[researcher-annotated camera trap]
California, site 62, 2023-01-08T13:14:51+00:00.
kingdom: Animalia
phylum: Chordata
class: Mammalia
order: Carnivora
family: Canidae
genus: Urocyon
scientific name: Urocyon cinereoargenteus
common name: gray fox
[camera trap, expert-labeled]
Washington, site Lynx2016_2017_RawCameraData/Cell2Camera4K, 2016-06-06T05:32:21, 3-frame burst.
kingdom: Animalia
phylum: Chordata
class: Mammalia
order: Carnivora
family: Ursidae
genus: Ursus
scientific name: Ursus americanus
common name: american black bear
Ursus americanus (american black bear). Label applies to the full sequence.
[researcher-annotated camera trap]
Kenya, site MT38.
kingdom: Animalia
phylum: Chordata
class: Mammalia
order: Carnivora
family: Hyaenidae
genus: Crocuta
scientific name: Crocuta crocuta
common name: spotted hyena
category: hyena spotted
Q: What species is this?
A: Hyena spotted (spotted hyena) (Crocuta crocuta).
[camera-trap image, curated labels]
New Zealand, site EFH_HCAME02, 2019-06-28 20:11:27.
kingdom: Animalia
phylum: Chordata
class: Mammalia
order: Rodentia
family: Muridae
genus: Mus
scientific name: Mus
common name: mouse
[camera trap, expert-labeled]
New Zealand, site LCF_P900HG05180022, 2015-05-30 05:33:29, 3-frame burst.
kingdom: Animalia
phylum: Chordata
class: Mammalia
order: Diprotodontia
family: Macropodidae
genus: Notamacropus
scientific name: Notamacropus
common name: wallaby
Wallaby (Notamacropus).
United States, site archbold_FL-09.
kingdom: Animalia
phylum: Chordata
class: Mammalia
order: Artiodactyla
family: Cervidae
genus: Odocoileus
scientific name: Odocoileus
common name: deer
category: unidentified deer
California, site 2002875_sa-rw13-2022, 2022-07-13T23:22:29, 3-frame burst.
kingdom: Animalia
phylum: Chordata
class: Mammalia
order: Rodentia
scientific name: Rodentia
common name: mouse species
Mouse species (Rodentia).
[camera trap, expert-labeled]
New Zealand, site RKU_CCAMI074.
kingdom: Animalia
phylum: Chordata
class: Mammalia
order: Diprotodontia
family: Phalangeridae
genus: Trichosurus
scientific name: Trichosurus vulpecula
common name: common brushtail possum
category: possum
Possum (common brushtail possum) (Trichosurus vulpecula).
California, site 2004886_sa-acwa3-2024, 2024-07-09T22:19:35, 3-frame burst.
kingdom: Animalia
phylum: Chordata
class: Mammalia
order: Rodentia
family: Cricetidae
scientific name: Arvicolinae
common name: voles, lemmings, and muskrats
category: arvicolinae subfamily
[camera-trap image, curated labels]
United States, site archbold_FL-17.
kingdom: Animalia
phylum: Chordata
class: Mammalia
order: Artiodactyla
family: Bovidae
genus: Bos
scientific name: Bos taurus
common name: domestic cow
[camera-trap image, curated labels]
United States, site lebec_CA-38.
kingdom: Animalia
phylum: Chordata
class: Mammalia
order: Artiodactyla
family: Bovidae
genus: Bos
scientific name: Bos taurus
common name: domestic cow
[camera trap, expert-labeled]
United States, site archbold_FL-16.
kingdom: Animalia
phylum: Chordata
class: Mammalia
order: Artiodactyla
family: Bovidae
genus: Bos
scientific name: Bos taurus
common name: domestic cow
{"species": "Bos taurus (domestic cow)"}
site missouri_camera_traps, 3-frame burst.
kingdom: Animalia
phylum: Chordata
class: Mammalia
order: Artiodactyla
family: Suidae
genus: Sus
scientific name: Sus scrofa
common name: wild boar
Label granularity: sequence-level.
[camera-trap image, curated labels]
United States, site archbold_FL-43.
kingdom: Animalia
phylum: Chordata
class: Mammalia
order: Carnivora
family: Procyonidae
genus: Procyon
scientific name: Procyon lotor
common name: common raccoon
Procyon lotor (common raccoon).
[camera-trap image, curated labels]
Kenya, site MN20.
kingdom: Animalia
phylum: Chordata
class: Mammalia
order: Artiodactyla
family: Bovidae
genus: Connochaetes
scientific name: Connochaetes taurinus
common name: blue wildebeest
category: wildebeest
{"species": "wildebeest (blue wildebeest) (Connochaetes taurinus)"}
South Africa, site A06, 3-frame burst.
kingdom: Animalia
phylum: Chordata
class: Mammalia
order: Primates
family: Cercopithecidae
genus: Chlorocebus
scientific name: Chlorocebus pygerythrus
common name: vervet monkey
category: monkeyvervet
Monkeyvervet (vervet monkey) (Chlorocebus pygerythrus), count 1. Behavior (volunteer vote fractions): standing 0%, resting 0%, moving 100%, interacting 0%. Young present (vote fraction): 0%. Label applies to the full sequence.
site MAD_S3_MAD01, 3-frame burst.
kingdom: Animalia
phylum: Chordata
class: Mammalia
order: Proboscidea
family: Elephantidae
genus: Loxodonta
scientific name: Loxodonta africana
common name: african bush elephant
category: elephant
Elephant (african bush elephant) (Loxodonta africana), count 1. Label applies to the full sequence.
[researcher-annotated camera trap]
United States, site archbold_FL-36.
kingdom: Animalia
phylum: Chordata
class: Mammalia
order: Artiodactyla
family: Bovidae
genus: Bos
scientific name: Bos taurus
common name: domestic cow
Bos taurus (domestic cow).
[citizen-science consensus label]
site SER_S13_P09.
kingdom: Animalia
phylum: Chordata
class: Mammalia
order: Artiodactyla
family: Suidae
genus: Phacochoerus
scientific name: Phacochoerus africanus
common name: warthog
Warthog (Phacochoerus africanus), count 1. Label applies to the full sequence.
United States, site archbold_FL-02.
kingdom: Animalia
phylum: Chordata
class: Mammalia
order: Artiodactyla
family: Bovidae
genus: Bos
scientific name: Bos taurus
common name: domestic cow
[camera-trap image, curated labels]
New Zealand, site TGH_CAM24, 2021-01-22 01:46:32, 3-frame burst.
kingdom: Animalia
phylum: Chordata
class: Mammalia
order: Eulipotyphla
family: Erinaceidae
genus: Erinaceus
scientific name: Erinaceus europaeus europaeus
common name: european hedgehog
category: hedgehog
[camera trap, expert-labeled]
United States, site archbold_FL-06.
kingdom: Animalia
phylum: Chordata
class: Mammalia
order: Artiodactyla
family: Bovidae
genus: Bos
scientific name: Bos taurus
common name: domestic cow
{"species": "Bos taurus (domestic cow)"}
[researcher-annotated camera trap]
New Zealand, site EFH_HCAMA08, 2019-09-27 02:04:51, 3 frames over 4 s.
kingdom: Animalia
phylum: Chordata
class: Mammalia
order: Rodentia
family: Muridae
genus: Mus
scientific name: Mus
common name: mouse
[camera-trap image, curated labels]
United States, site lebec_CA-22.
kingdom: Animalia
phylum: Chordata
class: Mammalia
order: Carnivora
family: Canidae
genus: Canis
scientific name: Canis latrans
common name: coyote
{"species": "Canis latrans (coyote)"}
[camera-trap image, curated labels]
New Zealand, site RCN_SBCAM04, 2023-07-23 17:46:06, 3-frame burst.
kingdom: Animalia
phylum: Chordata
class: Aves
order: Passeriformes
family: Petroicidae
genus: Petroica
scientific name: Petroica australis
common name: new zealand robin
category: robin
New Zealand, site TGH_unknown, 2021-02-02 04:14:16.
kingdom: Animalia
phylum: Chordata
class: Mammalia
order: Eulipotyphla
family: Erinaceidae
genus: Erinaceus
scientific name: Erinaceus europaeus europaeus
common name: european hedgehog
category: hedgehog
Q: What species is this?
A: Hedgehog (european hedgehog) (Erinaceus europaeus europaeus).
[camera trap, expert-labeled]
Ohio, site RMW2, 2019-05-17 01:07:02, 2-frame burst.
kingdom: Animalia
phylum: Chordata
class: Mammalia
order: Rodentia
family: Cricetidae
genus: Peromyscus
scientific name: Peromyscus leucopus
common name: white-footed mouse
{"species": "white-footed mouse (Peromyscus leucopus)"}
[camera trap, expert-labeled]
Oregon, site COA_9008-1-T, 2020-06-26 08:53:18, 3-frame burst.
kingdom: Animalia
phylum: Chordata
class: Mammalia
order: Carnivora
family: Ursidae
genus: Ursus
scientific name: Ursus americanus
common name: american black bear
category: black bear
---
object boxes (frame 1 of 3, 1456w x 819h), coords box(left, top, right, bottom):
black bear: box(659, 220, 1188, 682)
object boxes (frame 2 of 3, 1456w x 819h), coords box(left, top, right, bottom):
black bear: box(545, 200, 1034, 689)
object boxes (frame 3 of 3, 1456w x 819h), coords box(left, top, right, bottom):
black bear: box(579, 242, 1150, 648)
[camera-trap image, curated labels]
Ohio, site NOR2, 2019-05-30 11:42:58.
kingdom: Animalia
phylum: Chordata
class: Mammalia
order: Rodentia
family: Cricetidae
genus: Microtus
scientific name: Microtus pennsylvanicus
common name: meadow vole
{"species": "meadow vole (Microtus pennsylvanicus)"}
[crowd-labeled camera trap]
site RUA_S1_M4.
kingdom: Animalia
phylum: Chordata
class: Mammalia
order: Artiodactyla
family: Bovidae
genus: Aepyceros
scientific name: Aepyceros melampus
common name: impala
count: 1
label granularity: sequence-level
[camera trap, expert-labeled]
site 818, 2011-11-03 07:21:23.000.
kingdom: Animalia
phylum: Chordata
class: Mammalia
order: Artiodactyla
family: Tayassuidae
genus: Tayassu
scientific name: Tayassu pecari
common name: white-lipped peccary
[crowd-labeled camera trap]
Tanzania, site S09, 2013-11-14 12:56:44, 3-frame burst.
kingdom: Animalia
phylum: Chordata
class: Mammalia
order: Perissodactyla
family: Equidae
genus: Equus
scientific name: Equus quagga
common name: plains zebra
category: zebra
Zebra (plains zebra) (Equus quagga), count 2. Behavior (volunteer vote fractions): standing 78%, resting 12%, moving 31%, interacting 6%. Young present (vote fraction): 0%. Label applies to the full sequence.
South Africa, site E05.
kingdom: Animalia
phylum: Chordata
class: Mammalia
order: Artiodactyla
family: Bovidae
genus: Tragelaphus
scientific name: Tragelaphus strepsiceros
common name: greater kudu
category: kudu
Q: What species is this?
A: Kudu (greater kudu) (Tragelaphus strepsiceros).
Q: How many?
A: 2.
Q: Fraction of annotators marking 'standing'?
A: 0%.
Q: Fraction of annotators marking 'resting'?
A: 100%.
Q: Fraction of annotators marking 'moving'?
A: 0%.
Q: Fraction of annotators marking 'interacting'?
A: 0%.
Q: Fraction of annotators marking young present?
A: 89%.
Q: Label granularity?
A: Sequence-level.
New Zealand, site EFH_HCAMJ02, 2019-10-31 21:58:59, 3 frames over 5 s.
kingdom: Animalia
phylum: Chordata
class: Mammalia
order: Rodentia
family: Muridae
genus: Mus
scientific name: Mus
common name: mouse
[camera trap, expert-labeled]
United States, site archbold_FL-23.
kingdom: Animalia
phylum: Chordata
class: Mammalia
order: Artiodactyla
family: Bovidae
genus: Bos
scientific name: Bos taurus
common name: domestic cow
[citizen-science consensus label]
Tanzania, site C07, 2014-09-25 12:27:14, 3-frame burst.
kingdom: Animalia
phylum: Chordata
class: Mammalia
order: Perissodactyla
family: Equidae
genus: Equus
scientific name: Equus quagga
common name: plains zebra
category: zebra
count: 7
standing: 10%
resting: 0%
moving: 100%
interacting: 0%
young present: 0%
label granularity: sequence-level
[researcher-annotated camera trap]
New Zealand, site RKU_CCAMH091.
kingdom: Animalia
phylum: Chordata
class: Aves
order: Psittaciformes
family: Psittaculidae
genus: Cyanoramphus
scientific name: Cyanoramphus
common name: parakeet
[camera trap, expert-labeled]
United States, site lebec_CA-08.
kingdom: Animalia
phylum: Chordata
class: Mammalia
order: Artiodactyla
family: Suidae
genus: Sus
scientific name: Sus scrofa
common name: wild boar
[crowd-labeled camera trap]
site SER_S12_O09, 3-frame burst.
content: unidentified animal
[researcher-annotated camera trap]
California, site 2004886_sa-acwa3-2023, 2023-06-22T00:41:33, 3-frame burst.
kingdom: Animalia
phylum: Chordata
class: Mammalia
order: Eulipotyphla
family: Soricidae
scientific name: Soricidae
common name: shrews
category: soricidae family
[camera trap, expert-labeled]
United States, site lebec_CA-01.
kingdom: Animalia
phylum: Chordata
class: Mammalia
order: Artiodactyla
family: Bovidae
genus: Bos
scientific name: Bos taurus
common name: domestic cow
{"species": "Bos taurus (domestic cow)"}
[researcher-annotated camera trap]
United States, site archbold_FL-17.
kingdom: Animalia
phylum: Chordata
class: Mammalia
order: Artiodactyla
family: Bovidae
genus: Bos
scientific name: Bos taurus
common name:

═══

» **Task instructions**: What belongs in the answer is each line of the data that has the word "annotators".

» **Task response**:
Q: Fraction of annotators marking 'standing'?
Q: Fraction of annotators marking 'resting'?
Q: Fraction of annotators marking 'moving'?
Q: Fraction of annotators marking 'interacting'?
Q: Fraction of annotators marking young present?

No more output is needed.